Mais revenons aux fameuses histoires, il y en avait toujours un qui se mettait à parler, racontant un de ses nombreux périples. Certaines étaient macabres, surtout celles de Dan et d'autres psychopathes, où la fillette se bouchait les oreilles et d'autres qui ressemblaient à un conte de fées particulièrement celle de Ruben.

Les pirates étaient toujours étonnés de la naïveté et l'innocence de la petite qui persistait malgré le lieu où ils se trouvaient, des étoiles dans ses yeux quand on lui décrivait un paysage où d'étranges créatures.

Ce jour-là comme bien d'autres, l'histoire ne fut pas fini que la porte s'ouvrit, laissant tout l'étage silencieux. Tout le monde avait les yeux rivés au sol. Les pas étaient lents et espacés entre eux. C'était un gardien, lorsqu'il sortit de la pièce, la bonne humeur générale réapparut.

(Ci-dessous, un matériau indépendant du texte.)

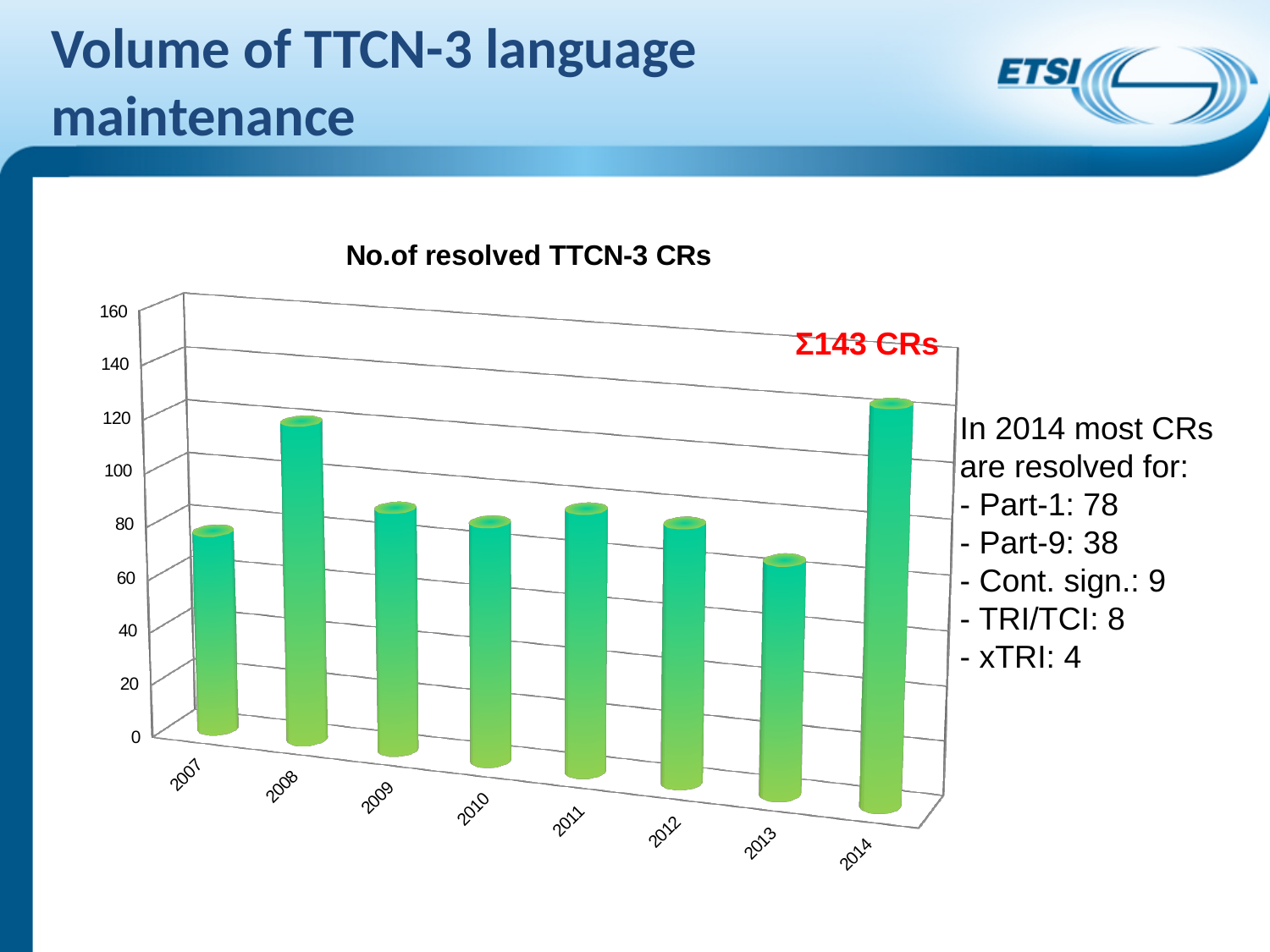
Which year has more resolved CRs, 2007 or 2008? 2008 What kind of chart is shown on the slide? bar chart Which year has the highest number of resolved TTCN-3 CRs? 2014 How many years are shown on the x axis of the chart? 8 Which year has the lowest number of resolved TTCN-3 CRs? 2007 Is the value for 2008 greater or less than 100? greater What is the title of the chart? No.of resolved TTCN-3 CRs Do the values rise or fall from 2013 to 2014? rise Is the value for 2014 greater or less than 120? greater What annotation in red text is shown near the 2014 bar? Σ143 CRs Which year has more resolved CRs, 2008 or 2014? 2014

C'est ainsi que le début de matinée commença. Les gardiens passèrent trois fois, la petite en déduit qu'il était donc 9h puisque la sonnerie les réveillaient à 6 h. Alors que le troisième gardien venait à peine de partir, un deuxième se pointa. Cette fois-ci, la tension redoubla, chacun espérait ne pas être choisi.

Comme l'avait prédit Shiryuko, l'homme s'arrêta devant la cellule de Dan. Il s'y attendait, comme tout le monde. Après tout, à chaque fois que la petite participait, elle avait juste.

Elle n'avait jamais révélé comment elle faisait et tout le monde savait qu'elle avait des menottes en granite marin.

Dan perdit son sourire, désemparé il tenta de résister mais on le prit de force, et ils l'emmenèrent. Plus personne n'osait parler, même ceux qui n'appréciaient pas le pirate.

On entendit alors des hurlements raisonner dans tout l'étage, c'était les cris de Dan. La seule pensée réconfortante pour Shiryuko fut qu'elle aurait quatre repas au lieu d'un le soir, de quoi la rassasier pour deux petites heures.

En ce bouchant les oreilles, une larme coulant sur sa joue. Se rappelant de sa vision, elle pensa tristement « encore 9 ans », son calvaire n'était pas encore finis.

Deuxième année :

Shiruyko avait eu dix ans le mois passé, le premier nombre à deux chiffres. Elle était sûre que Pokeno lui aurait souhaité son anniversaire du mieux qu'il aurait pu. Mais la mort l'avait pris sous son aile il y a quelques mois lors d'une torture, il était trop vieux pour endurer ça pensait amèrement la petite.

Elle observa tranquillement un rat ce glisser dans sa cellule. Il n'était pas agréable à regarder, ses poils couverts de poussière et la peau sur les os. Sans savoir pourquoi, il venait souvent la voir, en fait si, elle pensait savoir. C'était surement parce qu'elle l'avait trouvé presque mort, gisant dans sa cellule le jour de son anniversaire. Elle lui avait donné un peu de bouillit, comme ce qu'elle faisait chaque soir.

En aidant ce petit être, elle se sentait plus humaine et moins cet animal en cage qui rêve de liberté. Mais elle ne se faisait pas d'illusion, elle savait que le rat allait bientôt mourir.

Elle avait cessé de parler aux autres prisonniers il y a quelques mois, la majorité mourrait peu de temps après leurs arrivées. Soit de faim, soit à cause de leurs blessures, soit par suicide ou encore parce qu'ils devaient être exécutés.

Très vite, elle n'eut plus de visage familier de sa première année. Ces journées se reflétaient à rêver du ciel, de l'océan. Un gardien passa et elle devina tout de suite qu'il était nouveau à sa démarche, pressé. Les nouveaux gardiens étaient souvent gentils et semblaient dégoûtés par la torture. Puis cela devenait une habitude pour eux de voir des êtres battus jusqu'à la mort et parfois ils finissaient par le faire eux-mêmes. Il y en avait qui n'avait aucune expression en le faisant et d'autres qui semblaient adorer ça.

Deux gardiens s'arrêtèrent devant sa cellule. Elle ne montra aucune émotion, elle savait déjà que c'était à son tour. On la força à se lever, elle eut du mal à tenir debout par la fatigue et la faim bien que son estomac c'était à présent habitué à ses maigres repas.

Ils la traînèrent dans une salle noire, c'était toujours la même. Elle la connaissait par cœur l'endroit où elle se rendait chaque semaine.

On l'attacha sur une chaise en bois où elle pouvait voir le matériel autour d'elle. Fermant les yeux, elle se promit de ne pas crier aujourd'hui, pour fêter une deuxième année dans cet enfer.